== Datos del ejercicio

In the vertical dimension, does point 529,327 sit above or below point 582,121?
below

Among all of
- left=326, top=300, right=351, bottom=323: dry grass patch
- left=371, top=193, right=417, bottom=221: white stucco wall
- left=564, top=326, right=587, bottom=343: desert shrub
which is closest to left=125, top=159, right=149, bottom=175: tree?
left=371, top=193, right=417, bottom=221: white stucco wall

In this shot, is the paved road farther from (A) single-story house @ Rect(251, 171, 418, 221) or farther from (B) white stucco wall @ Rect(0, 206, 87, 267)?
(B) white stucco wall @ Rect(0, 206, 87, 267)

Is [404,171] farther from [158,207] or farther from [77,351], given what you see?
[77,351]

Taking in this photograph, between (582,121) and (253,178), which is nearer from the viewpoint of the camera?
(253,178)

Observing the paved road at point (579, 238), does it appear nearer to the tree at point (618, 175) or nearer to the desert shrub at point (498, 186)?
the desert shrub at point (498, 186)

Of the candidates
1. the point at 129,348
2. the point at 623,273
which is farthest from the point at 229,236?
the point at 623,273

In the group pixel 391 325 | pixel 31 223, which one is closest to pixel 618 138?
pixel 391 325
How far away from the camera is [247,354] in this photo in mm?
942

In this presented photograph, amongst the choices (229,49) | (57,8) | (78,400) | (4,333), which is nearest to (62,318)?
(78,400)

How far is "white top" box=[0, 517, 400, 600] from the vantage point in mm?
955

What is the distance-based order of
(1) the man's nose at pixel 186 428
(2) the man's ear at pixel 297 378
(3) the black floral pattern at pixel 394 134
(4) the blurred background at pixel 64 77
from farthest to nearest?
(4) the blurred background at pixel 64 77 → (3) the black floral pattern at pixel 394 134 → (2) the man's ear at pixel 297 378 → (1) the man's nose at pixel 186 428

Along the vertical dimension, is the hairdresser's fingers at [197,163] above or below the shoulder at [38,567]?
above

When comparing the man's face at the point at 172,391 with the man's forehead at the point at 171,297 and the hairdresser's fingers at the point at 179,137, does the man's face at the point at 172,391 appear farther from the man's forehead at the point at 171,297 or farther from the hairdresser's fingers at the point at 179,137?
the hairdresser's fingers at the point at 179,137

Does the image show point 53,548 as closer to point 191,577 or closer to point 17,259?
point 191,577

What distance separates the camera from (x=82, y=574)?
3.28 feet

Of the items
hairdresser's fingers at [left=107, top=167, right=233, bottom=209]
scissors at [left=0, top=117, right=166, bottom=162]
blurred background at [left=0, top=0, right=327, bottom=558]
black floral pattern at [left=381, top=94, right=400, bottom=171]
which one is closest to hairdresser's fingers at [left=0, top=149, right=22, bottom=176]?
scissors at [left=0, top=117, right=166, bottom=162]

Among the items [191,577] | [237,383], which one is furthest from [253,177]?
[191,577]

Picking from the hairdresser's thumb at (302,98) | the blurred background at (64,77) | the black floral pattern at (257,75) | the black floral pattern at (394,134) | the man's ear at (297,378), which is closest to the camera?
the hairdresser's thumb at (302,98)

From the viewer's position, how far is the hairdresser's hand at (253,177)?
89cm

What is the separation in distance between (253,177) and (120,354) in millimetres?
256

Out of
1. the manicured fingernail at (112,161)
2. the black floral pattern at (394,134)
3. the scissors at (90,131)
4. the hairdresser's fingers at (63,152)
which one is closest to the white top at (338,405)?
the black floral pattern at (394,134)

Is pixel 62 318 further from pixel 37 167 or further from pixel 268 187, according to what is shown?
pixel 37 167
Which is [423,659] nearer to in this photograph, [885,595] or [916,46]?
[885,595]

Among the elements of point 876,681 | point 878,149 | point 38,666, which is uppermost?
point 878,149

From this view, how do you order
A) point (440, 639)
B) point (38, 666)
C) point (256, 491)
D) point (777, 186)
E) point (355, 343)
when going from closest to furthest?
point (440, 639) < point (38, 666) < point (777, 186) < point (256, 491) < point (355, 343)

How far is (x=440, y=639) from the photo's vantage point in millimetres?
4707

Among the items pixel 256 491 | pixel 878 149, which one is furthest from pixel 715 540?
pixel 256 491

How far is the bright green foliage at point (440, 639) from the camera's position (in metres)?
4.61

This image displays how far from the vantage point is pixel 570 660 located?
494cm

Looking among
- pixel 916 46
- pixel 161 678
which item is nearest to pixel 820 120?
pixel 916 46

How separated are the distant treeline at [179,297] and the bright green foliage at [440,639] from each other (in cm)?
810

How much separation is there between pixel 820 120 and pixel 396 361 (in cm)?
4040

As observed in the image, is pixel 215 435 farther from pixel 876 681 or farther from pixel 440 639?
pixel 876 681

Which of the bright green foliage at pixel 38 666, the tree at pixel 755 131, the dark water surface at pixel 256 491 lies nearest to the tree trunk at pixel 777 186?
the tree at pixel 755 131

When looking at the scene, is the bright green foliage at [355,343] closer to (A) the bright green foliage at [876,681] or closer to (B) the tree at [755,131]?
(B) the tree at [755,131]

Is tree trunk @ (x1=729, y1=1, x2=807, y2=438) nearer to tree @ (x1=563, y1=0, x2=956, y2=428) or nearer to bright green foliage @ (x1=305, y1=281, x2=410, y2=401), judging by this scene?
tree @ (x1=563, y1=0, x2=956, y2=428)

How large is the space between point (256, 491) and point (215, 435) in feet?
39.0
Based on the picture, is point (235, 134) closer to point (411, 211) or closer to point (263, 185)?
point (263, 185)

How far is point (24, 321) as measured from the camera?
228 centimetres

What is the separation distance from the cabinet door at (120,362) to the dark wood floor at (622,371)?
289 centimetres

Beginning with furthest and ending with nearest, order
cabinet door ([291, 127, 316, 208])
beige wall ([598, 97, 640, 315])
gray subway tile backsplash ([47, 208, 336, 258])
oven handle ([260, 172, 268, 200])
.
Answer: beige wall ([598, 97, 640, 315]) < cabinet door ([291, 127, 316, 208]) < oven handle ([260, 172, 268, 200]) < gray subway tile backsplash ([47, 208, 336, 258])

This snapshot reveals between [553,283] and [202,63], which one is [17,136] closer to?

====

Objetivo> Reproduzca todos los registros anteriores cambiando "paved road" por "asphalt road" y sin alterar nada más.

Solución escrita>
In the vertical dimension, does point 529,327 sit above or below point 582,121?
below

Among all of
- left=326, top=300, right=351, bottom=323: dry grass patch
- left=371, top=193, right=417, bottom=221: white stucco wall
- left=564, top=326, right=587, bottom=343: desert shrub
which is closest to left=125, top=159, right=149, bottom=175: tree?
left=371, top=193, right=417, bottom=221: white stucco wall

In this shot, is the asphalt road farther from (A) single-story house @ Rect(251, 171, 418, 221) or farther from (B) white stucco wall @ Rect(0, 206, 87, 267)?
(B) white stucco wall @ Rect(0, 206, 87, 267)

Is [404,171] farther from [158,207] or farther from [77,351], given what you see?
[77,351]

Taking in this photograph, between (582,121) and (253,178), which is nearer from the viewpoint of the camera?
(253,178)

Observing the asphalt road at point (579, 238), does it appear nearer to the tree at point (618, 175) or nearer to the desert shrub at point (498, 186)?
the desert shrub at point (498, 186)

Of the candidates
1. the point at 129,348
2. the point at 623,273
which is farthest from the point at 229,236?
the point at 623,273

In the group pixel 391 325 | pixel 31 223, which one is closest to pixel 618 138?
pixel 391 325
How far away from the camera is [247,354] in this photo in mm?
942

In this presented photograph, amongst the choices (229,49) | (57,8) | (78,400) | (4,333), which is nearest to (62,318)?
(78,400)

How far is "white top" box=[0, 517, 400, 600] from the vantage point in mm?
955

What is the distance-based order of
(1) the man's nose at pixel 186 428
(2) the man's ear at pixel 297 378
(3) the black floral pattern at pixel 394 134
(4) the blurred background at pixel 64 77
from farthest to nearest?
(4) the blurred background at pixel 64 77 → (3) the black floral pattern at pixel 394 134 → (2) the man's ear at pixel 297 378 → (1) the man's nose at pixel 186 428

Along the vertical dimension, is the hairdresser's fingers at [197,163] above or below the shoulder at [38,567]?
above

When comparing the man's face at the point at 172,391 with the man's forehead at the point at 171,297 and the hairdresser's fingers at the point at 179,137, does the man's face at the point at 172,391 appear farther from the man's forehead at the point at 171,297 or farther from the hairdresser's fingers at the point at 179,137?
the hairdresser's fingers at the point at 179,137

Does the image show point 53,548 as closer to point 191,577 or closer to point 17,259?
point 191,577

What distance separates the camera from (x=82, y=574)?
3.28 feet

Of the items
hairdresser's fingers at [left=107, top=167, right=233, bottom=209]
scissors at [left=0, top=117, right=166, bottom=162]
blurred background at [left=0, top=0, right=327, bottom=558]
black floral pattern at [left=381, top=94, right=400, bottom=171]
which one is closest to hairdresser's fingers at [left=0, top=149, right=22, bottom=176]?
scissors at [left=0, top=117, right=166, bottom=162]

Among the items [191,577] | [237,383], which one is furthest from [253,177]?
[191,577]

Picking from the hairdresser's thumb at (302,98) | the blurred background at (64,77) | the black floral pattern at (257,75) | the black floral pattern at (394,134) | the man's ear at (297,378), which is closest to the camera?
the hairdresser's thumb at (302,98)

From the viewer's position, how far is the hairdresser's hand at (253,177)?
89cm

What is the separation in distance between (253,177) and (120,354) in millimetres?
256

Out of
1. the manicured fingernail at (112,161)
2. the black floral pattern at (394,134)
3. the scissors at (90,131)
4. the hairdresser's fingers at (63,152)
which one is closest to the white top at (338,405)?
the black floral pattern at (394,134)

Is pixel 62 318 further from pixel 37 167 or further from pixel 268 187, according to what is shown?
pixel 37 167
Which is [423,659] nearer to in this photograph, [885,595] or [916,46]?
[885,595]

Among the elements of point 876,681 | point 878,149 | point 38,666, which is uppermost?
point 878,149

From this view, how do you order
A) point (440, 639)
B) point (38, 666)
C) point (256, 491)
D) point (777, 186)
E) point (355, 343)
when going from closest to furthest?
point (440, 639) < point (38, 666) < point (777, 186) < point (256, 491) < point (355, 343)

How far is (x=440, y=639) from the photo's vantage point in millimetres?
4707

Among the items pixel 256 491 | pixel 878 149, which one is furthest from pixel 715 540?
pixel 256 491

How far is the bright green foliage at point (440, 639) from the camera's position (in metres)?
4.61

This image displays how far from the vantage point is pixel 570 660 located?
494cm

Looking among
- pixel 916 46
- pixel 161 678
which item is nearest to pixel 820 120?
pixel 916 46

How separated are the distant treeline at [179,297] and the bright green foliage at [440,639] from each other (in cm)?
810

How much separation is there between pixel 820 120 and pixel 396 361 (in cm)?
4040

As observed in the image, is pixel 215 435 farther from pixel 876 681 or farther from pixel 440 639?
pixel 876 681

Which of the bright green foliage at pixel 38 666, the tree at pixel 755 131, the dark water surface at pixel 256 491 lies nearest to the tree trunk at pixel 777 186?
the tree at pixel 755 131

When looking at the scene, is the bright green foliage at [355,343] closer to (A) the bright green foliage at [876,681] or closer to (B) the tree at [755,131]?
(B) the tree at [755,131]

Is tree trunk @ (x1=729, y1=1, x2=807, y2=438) nearer to tree @ (x1=563, y1=0, x2=956, y2=428) or nearer to bright green foliage @ (x1=305, y1=281, x2=410, y2=401), judging by this scene?
tree @ (x1=563, y1=0, x2=956, y2=428)

How large is the space between point (256, 491) and point (215, 435) in feet?
39.0
Based on the picture, is point (235, 134) closer to point (411, 211) or closer to point (263, 185)?
point (263, 185)

How far is point (24, 321) as measured from the camera?
228 centimetres

What is the separation distance from the cabinet door at (120,362) to the dark wood floor at (622,371)?
289 centimetres

Beginning with furthest and ending with nearest, order
cabinet door ([291, 127, 316, 208])
beige wall ([598, 97, 640, 315])
gray subway tile backsplash ([47, 208, 336, 258])
oven handle ([260, 172, 268, 200])
.
Answer: beige wall ([598, 97, 640, 315]) < cabinet door ([291, 127, 316, 208]) < oven handle ([260, 172, 268, 200]) < gray subway tile backsplash ([47, 208, 336, 258])

This snapshot reveals between [553,283] and [202,63], which one is [17,136] closer to?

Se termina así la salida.